**Lista de atividades**:
1/ Copie do texto sobre o voto em lista fechada o trecho que vai de "O eleitor vai" até "elegem, por exemplo.".
2/ Responda às perguntas abaixo com base no texto sobre o voto em lista fechada.
(a) Na lista fechada, em quem o eleitor vai ter de votar?
(b) Caso o partido ou a coligação consigam 10 cadeiras, quem se elege?
(c) De que tipo de lista a cientista política Maria do Socorro Sousa Braga é a favor?

**Texto fornecido**:
=====

O voto em lista fechada é um dos temas em discussão no que o Congresso chama de Reforma Política. Na realidade, estamos apenas fazendo ajustes de última hora na lei eleitoral, já de olho no impacto que a Operação Lava Jato terá no futuro dos partidos e políticos envolvidos, e na eleição de 2018.

 

Na lista, o sistema proporcional permanece, com os partidos ou coligações conquistando número de cadeiras no parlamento conforme o número de votos que obtiverem.

 

O que muda?

 

Os partidos ou coligações fazem uma relação de candidatos e os colocam em uma ordem que será previamente conhecida pelo eleitor.

 

O eleitor vai ter de votar no partido e não no candidato.

 

Caso o partido ou a coligação consigam 10 cadeiras, os 10 primeiros da lista se elegem, por exemplo.

 

Hoje, no Jornal da CBN, promovemos debate sobre o assunto:

 

A cientista política Maria do Socorro Sousa Braga é a favor da lista aberta, que, para ela, possibilita maior manifestação popular na eleição.

=====

**Registros de dados**:
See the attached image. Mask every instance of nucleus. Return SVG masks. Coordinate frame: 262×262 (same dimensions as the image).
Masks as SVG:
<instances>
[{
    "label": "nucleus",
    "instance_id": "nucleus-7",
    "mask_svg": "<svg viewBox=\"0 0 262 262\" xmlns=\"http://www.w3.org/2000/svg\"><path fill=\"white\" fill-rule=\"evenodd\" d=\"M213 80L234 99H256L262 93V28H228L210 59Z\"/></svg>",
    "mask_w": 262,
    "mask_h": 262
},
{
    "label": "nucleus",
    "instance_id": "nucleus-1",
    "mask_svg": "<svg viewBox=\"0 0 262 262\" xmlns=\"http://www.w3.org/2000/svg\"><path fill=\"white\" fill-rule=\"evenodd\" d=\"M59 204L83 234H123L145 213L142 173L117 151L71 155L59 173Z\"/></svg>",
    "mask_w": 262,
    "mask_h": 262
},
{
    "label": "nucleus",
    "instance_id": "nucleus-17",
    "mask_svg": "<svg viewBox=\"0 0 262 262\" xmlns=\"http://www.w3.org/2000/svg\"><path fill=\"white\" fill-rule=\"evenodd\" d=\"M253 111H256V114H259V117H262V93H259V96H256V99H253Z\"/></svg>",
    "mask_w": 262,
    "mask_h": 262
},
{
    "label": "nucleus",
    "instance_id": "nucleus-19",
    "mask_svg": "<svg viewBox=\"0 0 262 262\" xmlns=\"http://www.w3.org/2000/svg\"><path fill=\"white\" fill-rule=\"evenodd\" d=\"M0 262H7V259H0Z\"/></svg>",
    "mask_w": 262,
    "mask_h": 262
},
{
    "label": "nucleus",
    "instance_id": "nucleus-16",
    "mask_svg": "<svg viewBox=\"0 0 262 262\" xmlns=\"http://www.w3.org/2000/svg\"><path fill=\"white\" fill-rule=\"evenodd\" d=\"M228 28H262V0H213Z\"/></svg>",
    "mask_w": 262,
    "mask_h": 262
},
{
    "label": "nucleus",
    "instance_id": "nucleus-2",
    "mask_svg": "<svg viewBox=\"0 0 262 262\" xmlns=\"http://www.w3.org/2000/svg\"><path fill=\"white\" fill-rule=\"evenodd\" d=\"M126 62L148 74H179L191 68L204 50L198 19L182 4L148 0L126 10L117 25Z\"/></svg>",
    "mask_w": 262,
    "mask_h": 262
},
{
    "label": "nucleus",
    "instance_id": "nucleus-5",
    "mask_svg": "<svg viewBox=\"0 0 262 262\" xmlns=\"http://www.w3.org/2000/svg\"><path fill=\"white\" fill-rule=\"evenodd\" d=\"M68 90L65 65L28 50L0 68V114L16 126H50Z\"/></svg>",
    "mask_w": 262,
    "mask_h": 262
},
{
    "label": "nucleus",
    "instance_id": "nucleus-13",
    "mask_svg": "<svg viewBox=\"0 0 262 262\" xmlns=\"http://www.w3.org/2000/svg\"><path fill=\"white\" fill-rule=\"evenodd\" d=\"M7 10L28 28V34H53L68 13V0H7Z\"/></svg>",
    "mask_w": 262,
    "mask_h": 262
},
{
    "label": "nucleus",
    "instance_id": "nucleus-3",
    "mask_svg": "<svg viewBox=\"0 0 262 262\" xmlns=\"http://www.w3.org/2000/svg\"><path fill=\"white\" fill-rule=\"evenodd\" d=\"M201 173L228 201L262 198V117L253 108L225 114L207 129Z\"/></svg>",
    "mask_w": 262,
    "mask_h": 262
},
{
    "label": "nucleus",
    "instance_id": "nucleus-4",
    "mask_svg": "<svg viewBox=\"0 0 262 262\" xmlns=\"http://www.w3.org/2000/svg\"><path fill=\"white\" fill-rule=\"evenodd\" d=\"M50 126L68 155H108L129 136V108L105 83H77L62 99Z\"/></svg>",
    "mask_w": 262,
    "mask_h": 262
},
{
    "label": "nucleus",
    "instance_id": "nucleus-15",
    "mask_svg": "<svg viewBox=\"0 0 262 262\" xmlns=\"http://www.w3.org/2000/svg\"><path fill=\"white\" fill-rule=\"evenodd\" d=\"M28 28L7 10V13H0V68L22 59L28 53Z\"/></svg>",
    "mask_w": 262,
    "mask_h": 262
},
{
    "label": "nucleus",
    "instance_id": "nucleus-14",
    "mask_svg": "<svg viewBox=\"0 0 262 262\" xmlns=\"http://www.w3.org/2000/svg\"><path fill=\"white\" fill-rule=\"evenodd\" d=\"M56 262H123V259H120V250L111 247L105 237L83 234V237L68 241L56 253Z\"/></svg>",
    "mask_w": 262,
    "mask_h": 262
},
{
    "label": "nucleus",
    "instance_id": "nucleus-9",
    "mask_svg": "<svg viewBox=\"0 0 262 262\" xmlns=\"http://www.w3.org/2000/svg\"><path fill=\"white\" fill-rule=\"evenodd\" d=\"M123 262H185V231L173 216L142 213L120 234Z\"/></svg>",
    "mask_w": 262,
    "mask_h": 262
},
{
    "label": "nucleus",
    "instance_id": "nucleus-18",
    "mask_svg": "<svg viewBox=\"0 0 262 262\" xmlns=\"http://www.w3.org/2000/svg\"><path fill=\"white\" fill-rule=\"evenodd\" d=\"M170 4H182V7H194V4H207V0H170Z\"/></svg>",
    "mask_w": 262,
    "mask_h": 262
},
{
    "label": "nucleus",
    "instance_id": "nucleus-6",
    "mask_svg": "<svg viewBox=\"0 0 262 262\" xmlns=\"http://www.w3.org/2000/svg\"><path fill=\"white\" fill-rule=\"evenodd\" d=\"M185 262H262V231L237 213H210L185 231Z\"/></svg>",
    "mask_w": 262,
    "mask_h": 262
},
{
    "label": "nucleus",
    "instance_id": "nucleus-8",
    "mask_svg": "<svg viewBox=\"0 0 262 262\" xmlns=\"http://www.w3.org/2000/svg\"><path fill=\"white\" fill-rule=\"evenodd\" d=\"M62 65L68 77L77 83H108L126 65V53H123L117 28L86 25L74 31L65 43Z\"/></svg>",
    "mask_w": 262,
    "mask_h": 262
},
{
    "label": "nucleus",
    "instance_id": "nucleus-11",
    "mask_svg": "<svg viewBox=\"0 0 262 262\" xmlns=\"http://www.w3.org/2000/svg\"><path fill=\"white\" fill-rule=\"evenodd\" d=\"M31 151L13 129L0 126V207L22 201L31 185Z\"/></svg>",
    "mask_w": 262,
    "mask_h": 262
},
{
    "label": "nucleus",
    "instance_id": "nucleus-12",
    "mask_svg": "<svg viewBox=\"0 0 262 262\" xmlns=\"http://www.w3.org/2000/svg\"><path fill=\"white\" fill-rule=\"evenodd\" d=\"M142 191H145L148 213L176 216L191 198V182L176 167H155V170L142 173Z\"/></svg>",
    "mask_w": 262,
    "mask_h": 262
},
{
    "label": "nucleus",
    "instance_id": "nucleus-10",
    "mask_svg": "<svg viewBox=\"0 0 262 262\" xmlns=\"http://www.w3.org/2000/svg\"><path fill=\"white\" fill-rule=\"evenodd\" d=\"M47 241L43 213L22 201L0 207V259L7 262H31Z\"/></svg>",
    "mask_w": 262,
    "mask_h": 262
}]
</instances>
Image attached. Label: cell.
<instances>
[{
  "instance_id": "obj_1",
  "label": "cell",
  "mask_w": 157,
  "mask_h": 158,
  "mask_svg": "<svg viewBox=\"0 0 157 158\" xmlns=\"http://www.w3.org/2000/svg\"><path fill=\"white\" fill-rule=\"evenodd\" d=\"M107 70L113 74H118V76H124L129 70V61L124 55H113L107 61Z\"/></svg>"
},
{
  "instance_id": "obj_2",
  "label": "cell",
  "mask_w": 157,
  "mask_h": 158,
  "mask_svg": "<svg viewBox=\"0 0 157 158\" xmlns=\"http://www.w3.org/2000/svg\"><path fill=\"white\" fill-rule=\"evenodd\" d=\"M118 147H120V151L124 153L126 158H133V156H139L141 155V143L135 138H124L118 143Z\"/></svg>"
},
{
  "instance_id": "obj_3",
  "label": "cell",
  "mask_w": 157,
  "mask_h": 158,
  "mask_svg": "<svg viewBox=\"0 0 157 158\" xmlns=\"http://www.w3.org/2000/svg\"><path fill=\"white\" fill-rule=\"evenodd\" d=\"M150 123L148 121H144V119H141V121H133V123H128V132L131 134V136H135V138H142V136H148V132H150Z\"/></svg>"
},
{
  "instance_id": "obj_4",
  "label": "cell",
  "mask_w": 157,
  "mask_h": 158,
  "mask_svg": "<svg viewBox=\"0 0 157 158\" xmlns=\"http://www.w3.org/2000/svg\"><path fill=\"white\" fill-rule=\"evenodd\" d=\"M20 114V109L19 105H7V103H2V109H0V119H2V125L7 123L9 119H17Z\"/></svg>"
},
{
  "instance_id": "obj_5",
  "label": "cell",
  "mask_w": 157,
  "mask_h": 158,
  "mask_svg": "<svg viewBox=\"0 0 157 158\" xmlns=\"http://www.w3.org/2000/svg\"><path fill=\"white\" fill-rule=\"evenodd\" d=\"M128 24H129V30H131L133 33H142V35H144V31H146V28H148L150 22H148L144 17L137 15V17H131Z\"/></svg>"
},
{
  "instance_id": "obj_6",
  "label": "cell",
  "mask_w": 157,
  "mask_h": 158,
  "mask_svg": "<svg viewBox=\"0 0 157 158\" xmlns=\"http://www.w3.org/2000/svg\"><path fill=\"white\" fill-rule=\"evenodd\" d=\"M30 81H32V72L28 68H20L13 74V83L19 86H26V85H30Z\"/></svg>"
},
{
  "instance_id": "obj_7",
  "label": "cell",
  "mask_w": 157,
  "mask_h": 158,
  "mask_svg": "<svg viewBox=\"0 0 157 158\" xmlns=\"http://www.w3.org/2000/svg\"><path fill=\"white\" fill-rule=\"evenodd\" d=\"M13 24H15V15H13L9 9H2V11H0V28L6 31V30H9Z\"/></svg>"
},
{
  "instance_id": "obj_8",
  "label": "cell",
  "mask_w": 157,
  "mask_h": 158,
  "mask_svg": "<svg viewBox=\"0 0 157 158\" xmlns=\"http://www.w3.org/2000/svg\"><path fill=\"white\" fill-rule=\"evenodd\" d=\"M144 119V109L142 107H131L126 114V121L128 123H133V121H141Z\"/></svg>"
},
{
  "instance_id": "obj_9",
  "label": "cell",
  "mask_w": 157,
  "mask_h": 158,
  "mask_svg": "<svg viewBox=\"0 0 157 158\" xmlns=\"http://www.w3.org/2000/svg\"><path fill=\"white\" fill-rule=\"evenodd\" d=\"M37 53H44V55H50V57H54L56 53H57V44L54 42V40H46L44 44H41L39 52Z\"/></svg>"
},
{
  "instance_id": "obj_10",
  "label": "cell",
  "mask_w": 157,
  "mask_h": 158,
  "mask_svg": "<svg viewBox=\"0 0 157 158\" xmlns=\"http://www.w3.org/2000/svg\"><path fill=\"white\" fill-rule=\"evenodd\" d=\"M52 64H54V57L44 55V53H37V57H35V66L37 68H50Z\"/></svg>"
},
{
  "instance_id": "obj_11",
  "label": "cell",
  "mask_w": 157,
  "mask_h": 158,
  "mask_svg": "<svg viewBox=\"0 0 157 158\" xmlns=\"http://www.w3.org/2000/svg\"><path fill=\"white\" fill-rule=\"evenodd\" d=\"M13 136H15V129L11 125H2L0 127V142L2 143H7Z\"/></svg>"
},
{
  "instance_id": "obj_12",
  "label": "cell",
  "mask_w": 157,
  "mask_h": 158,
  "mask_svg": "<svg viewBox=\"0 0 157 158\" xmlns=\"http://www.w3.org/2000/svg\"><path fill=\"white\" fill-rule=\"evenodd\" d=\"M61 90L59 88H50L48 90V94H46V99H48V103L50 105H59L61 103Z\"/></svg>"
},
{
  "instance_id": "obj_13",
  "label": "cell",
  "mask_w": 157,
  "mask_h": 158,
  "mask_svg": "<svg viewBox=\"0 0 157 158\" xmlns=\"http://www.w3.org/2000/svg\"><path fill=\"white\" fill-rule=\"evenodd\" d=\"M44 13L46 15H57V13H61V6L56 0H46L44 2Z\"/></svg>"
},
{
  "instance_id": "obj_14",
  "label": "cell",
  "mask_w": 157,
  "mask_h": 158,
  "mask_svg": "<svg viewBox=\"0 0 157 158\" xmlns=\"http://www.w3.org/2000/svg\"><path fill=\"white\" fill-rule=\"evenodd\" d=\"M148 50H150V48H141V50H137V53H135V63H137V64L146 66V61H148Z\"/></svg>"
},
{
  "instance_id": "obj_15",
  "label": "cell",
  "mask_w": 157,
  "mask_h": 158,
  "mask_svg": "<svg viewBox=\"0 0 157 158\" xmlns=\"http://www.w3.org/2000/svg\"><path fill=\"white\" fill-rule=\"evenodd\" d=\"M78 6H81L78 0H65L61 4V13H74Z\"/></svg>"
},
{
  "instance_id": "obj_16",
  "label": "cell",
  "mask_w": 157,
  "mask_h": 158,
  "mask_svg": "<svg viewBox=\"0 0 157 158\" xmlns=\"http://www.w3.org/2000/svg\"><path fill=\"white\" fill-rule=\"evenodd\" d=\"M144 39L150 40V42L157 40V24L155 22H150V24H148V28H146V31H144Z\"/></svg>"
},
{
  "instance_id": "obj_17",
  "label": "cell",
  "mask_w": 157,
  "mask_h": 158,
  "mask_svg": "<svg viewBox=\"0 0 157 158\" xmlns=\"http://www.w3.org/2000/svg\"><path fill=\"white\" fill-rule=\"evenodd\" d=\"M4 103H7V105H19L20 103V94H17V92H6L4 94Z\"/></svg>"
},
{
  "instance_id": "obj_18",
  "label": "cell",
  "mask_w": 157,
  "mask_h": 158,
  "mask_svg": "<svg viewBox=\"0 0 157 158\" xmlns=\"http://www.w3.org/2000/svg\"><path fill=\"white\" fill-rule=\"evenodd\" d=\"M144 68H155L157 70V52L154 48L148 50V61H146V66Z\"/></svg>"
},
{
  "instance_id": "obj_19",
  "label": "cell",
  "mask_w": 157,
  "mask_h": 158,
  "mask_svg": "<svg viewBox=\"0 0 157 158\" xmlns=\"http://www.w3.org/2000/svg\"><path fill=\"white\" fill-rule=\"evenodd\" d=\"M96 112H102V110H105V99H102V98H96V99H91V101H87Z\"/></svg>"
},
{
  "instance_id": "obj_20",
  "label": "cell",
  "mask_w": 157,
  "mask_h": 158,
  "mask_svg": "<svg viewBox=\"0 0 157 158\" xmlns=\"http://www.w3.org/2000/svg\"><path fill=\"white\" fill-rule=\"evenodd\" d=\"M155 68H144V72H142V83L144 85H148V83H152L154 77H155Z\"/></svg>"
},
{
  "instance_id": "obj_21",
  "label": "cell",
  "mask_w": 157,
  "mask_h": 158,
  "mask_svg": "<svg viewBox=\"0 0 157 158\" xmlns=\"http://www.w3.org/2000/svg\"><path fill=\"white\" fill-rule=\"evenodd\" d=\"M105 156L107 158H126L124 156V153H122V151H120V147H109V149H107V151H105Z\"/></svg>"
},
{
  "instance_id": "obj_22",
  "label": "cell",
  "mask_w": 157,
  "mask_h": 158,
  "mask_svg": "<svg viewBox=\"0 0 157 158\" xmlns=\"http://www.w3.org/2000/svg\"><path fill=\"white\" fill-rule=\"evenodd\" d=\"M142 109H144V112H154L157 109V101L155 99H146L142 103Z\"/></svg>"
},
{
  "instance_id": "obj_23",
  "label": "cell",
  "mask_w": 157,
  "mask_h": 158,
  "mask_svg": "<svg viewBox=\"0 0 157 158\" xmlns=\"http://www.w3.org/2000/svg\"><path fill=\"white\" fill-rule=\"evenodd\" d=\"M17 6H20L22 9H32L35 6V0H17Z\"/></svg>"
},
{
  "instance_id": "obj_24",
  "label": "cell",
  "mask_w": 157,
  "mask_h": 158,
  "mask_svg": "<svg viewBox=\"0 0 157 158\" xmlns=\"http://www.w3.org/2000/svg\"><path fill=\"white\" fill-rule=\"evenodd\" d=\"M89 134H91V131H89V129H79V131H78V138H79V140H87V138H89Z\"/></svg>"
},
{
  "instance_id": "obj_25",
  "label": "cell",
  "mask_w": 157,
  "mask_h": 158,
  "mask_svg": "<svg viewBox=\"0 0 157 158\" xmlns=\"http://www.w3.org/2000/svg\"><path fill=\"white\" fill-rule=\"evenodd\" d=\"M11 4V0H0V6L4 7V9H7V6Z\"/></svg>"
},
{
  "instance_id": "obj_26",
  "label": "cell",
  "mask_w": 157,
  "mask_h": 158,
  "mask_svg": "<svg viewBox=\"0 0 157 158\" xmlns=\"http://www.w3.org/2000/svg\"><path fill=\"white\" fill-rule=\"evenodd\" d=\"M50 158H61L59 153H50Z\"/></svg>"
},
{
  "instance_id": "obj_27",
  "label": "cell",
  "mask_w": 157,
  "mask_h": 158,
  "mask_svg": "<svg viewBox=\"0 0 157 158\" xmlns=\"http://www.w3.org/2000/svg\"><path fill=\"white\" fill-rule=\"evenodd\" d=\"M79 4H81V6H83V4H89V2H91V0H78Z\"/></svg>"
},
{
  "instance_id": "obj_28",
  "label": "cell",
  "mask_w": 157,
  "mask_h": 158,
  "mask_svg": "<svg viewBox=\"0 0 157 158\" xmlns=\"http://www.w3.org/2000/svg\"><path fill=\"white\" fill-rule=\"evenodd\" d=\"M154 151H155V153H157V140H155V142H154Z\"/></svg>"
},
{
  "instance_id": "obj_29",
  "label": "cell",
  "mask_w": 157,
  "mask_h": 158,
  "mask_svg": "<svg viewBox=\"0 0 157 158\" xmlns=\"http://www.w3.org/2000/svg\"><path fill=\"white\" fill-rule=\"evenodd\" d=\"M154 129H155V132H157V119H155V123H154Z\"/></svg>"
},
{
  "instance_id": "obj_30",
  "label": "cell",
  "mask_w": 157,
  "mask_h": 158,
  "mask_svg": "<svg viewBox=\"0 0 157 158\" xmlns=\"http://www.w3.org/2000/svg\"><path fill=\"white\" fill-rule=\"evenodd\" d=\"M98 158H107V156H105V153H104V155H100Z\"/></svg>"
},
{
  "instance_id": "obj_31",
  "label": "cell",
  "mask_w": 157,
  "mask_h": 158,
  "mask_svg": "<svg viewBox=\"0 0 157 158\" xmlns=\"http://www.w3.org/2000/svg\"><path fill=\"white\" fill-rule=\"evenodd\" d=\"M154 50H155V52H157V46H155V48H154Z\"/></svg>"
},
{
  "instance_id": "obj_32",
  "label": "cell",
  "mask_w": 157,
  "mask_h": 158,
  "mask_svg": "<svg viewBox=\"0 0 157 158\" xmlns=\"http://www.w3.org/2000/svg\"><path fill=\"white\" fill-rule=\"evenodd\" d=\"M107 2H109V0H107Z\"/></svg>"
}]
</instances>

=====

**Conjunto de respostas**:
1/
O eleitor vai ter de votar no partido e não no candidato.

 

Caso o partido ou a coligação consigam 10 cadeiras, os 10 primeiros da lista se elegem, por exemplo.

2/
(a) No partido, e não no candidato.
(b) Os 10 primeiros da lista.
(c) Da lista aberta.